マクシーもベルークも、見て見ぬフリをしてくれているが、有希自身は顔が真っ赤になるほど恥ずかしかった。
 「何が恥ずかしいのだ。私達は夫婦だぞ」
 しかし、アルティウスには全くその羞恥心は分からないらしい。
反対に有希の身体を手の中にして安心したのか、アルティウスは密偵が報告してきたことを有希に教えてくれた。
 「シエン王子の相手は、婚儀の直前で《強星》に変わったらしい」
 「えっ?」
 アルティウスの胸を押し返そうとしていた有希は、驚いたようにその動きを止めた。
 「それ・・・・・本当?」
 「ああ。
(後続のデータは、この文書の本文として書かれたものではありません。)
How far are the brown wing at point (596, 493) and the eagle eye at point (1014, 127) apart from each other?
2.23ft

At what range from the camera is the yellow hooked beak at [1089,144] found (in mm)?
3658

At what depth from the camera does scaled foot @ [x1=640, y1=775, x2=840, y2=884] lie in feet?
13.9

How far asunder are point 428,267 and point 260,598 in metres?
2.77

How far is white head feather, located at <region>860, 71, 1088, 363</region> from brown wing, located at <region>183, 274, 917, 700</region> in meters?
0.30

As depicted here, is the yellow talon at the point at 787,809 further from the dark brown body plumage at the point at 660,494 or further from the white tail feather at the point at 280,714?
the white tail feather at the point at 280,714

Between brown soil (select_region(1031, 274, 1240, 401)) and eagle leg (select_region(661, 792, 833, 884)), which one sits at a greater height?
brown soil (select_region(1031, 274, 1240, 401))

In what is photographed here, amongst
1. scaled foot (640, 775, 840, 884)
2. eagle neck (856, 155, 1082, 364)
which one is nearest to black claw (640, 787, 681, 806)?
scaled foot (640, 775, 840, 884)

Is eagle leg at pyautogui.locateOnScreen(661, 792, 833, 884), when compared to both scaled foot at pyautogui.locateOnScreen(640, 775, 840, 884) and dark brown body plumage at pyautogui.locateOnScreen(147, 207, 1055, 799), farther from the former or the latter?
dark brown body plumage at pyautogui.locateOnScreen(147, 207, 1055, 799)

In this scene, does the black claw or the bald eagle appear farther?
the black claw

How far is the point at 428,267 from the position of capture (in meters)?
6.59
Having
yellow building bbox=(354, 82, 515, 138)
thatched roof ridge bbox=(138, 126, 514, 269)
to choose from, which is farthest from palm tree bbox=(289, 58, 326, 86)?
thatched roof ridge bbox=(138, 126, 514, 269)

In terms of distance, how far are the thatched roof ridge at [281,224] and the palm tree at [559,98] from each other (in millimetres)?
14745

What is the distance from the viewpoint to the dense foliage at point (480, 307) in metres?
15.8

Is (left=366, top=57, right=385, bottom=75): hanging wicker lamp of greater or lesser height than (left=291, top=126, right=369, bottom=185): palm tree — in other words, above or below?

名は、ソウというらしい」
 「ソウ・・・・・」
(なんだか、聞きなれた響き・・・・・)
この世界の人間とは違う、耳慣れた懐かしい感じがした。
 「そして、我が国にその《強星》と共に来国するそうだ」
 「ここに来る?」
 「祝宴が済み次第、あちらを出るということだが、ああ、多分もう出立しておるな」
(僕と同じ、《強星》と呼ばれている人・・・・・ソウという人が、ここに来るんだ・・・・・)
 「《強星》を共に連れているが故、今回の我が国への来国は内密にとのことだ。シエン王子が虚言を吐くような人物ではない
と思っておるからな。噂のバリハンの《強星》に私も会いたい」」
興味深く言うアルティウスに、有希も強く頷いて同意した。